-------- TEXTO PARA ANÁLISE
Anestesia geral ou local assistida é utilizada quando realiza-se o procedimento em bloco cirúrgico. Primeiro aplica-se o Hummer para limpeza da cavidade nasal, o que facilita a orientação e diferenciação de estruturas chaves no meato médio, para então seguir-se com a infundibulotomia e demais passos da cirurgia funcional quer seja endoscópica ou microscópica.
Os cuidados pós-operatórios devem ser os mesmos de outras intervenções nasais, principalmente higiene nasal com soro fisiológico, devendo o paciente evitar esforço físico nas primeiras 48 horas pós-procedimento. Não é rotina o uso de antibióticos no pós-operatório. Em uma semana o paciente é revisado, a cavidade nasal é limpa de possíveis crostras e o paciente segue com tratamento local da mucosa nasal, usualmente a base de esteróides tópicos.
Complicações
Sangramento pode ocorrer em alguns casos, principalmente em pacientes com polipose difusa e infecção associada. Contudo na experiência dos autores são raros os casos que recebem alta do consultório com tamponamento nasal. Usualmente, pequenos tamponamentos localizados são colocados no término do procedimento enquanto observa-se o paciente. Enfatiza-se a necessidade de preparo préoperatório do paciente no sentido de reduzir qualquer infecção associada.
Outras complicações não foram observadas, porém julga-se prudente realizar-se a mesma rotina pré-operatória aplicada em cirurgia microscópica e/ou endoscópica funcional naso-sinusal, como por exemplo tomografia computadorizada de seios da face (4). Preferência para as incidências coronais no sentido de avaliar a extensão da doença e principalmente as estruturas anatômicas nobres de vizinhança (lâmina papirácea, teto do etmóide, etc ... ).
Vantagens
A técnica pode ser realizada em consultório sob anestesia tópica da mucosa nasal e permite remoção atraumática, precisa e segura de tecidos polipóides. Isto é relevante em pacientes idosos que não são candidatos a anestesia geral, pacientes com polipose nasal e obstrução nasal como sintoma principal e não sinusite de repetição, pacientes que não toleram corticoterapia sistêmica, crianças cooperativas com polipose nasal e fibrose cística (polipose altamente recidivante). O Hummer evita a ruptura e o descolamento de mucosa nasal normal e consequentemente diminui o sangramento usualmente provocado pelas técnicas habituais de polipectomia (pinças de preensão ou alças). O menor sangramento possibilita o manejo sob anestesia local ambulatorial em consultório. Não há necessidade de tamponamento nasal na maioria dos casos. O tempo de cicratização diminui em função da menor exposição óssea assim como diminui a possibilidade de osteíte pós-operatória. Contudo deve ficar bem claro que o tratamento da polipose nasal vai muito além da simples extração dos tecidos doentes. Os pacientes devem continuar em acompanhamento e tratamento clínico prolongado. O sistema é ineficiente para estruturas ósseas, o que de certo modo protege o paciente de possíveis complicações (dano a lâmina papirácea e teto do etmóide). Por fim, em vista do tratamento ambulatorial, os custos do procedimento são reduzidos para o paciente.
----------------
-------- OS DADOS
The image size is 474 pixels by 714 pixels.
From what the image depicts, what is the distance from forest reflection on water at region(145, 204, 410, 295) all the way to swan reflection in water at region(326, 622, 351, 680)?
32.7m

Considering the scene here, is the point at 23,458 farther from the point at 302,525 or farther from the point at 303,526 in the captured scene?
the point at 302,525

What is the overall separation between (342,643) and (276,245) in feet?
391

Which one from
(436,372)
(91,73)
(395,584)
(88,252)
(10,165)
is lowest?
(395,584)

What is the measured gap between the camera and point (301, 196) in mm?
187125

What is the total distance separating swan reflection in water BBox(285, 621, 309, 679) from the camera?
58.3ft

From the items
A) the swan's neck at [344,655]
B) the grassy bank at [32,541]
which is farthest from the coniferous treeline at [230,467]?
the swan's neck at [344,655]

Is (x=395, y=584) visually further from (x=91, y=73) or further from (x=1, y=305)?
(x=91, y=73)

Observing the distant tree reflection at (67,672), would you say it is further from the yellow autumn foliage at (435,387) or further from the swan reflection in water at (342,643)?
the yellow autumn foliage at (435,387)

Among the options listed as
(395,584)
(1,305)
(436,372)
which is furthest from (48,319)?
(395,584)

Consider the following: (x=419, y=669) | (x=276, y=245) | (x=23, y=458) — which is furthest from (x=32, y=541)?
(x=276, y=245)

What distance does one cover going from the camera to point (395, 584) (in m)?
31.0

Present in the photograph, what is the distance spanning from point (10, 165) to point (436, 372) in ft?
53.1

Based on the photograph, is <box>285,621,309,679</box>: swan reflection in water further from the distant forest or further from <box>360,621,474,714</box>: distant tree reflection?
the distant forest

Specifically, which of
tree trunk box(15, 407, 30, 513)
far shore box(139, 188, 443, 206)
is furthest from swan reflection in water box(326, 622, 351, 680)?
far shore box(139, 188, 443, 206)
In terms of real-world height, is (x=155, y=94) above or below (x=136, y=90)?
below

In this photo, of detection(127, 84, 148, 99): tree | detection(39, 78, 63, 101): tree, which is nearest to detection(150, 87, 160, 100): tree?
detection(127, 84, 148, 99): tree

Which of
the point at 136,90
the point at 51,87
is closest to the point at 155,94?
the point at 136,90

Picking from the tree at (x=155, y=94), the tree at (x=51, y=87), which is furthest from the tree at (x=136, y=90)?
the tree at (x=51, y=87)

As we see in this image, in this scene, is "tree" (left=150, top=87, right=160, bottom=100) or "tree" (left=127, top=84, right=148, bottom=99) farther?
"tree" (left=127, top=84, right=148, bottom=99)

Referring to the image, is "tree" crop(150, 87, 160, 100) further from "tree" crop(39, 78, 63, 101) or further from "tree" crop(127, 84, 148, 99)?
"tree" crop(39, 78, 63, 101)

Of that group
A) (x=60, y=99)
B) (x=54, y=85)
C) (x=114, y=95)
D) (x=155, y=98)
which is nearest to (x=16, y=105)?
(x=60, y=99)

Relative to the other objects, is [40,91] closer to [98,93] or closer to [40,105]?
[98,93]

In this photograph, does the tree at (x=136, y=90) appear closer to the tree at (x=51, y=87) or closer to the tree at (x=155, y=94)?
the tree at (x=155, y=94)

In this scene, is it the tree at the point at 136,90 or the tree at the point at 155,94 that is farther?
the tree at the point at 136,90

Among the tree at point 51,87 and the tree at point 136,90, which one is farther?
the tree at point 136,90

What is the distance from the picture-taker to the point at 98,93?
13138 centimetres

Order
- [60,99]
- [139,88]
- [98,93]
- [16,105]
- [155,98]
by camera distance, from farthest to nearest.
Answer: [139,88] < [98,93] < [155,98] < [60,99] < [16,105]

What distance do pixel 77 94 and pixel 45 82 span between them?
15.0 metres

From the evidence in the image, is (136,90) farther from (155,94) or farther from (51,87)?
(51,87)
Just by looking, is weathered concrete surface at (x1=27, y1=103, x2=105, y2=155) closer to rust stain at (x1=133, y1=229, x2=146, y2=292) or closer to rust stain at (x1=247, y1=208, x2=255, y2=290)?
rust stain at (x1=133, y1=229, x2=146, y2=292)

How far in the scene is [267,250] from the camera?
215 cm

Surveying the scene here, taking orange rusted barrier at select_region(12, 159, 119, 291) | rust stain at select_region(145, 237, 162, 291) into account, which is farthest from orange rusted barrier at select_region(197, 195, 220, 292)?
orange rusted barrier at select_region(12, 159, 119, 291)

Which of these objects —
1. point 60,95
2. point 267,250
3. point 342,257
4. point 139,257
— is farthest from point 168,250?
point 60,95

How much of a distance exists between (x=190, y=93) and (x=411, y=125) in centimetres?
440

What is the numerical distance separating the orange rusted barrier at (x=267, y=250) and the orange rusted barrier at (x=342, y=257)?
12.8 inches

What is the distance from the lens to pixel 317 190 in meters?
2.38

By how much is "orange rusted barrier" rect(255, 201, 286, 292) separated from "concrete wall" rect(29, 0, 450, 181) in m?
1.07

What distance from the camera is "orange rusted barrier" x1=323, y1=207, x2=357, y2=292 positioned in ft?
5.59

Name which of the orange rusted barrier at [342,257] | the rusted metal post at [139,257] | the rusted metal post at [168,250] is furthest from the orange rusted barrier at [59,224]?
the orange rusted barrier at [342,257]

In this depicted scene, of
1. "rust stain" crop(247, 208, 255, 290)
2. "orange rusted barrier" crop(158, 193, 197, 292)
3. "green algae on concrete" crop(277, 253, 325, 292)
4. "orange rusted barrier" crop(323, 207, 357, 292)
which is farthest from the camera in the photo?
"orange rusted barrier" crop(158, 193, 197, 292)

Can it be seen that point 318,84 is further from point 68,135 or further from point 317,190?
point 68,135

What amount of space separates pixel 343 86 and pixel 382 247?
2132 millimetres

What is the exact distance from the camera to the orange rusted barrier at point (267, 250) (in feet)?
----------------
## [LISTA DE TAREFAS]
- a) Transcreva do texto para análise o trecho que vai de "Os cuidados pós-operatórios" até "de esteróides tópicos.", incluindo essas palavras.
- b) De acordo com o texto para análise, durante quanto tempo o paciente deve evitar esforço físico depois do procedimento?

## [CONJUNTO DE RESPOSTAS]
- a)
Os cuidados pós-operatórios devem ser os mesmos de outras intervenções nasais, principalmente higiene nasal com soro fisiológico, devendo o paciente evitar esforço físico nas primeiras 48 horas pós-procedimento. Não é rotina o uso de antibióticos no pós-operatório. Em uma semana o paciente é revisado, a cavidade nasal é limpa de possíveis crostras e o paciente segue com tratamento local da mucosa nasal, usualmente a base de esteróides tópicos.

- b) Nas primeiras 48 horas após o procedimento.